Collected data
**********

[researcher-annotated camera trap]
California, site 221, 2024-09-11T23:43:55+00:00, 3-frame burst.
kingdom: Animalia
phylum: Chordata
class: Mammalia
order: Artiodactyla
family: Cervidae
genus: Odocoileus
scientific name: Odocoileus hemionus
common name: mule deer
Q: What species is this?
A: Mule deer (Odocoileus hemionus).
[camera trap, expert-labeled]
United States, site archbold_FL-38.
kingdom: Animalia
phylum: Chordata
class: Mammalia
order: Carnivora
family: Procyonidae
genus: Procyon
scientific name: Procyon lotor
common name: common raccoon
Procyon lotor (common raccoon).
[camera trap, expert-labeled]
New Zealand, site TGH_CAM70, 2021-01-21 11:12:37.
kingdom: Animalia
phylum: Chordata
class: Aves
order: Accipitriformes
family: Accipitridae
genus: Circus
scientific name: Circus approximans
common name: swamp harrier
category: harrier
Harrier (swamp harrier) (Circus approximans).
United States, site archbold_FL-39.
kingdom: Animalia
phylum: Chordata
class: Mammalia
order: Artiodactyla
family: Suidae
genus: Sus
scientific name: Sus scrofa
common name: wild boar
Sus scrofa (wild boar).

**********

▶ [Directions]: Every record, from the first to the last, should be transcribed exactly.

▶ [Response to the exercise]:
[researcher-annotated camera trap]
California, site 221, 2024-09-11T23:43:55+00:00, 3-frame burst.
kingdom: Animalia
phylum: Chordata
class: Mammalia
order: Artiodactyla
family: Cervidae
genus: Odocoileus
scientific name: Odocoileus hemionus
common name: mule deer
Q: What species is this?
A: Mule deer (Odocoileus hemionus).
[camera trap, expert-labeled]
United States, site archbold_FL-38.
kingdom: Animalia
phylum: Chordata
class: Mammalia
order: Carnivora
family: Procyonidae
genus: Procyon
scientific name: Procyon lotor
common name: common raccoon
Procyon lotor (common raccoon).
[camera trap, expert-labeled]
New Zealand, site TGH_CAM70, 2021-01-21 11:12:37.
kingdom: Animalia
phylum: Chordata
class: Aves
order: Accipitriformes
family: Accipitridae
genus: Circus
scientific name: Circus approximans
common name: swamp harrier
category: harrier
Harrier (swamp harrier) (Circus approximans).
United States, site archbold_FL-39.
kingdom: Animalia
phylum: Chordata
class: Mammalia
order: Artiodactyla
family: Suidae
genus: Sus
scientific name: Sus scrofa
common name: wild boar
Sus scrofa (wild boar).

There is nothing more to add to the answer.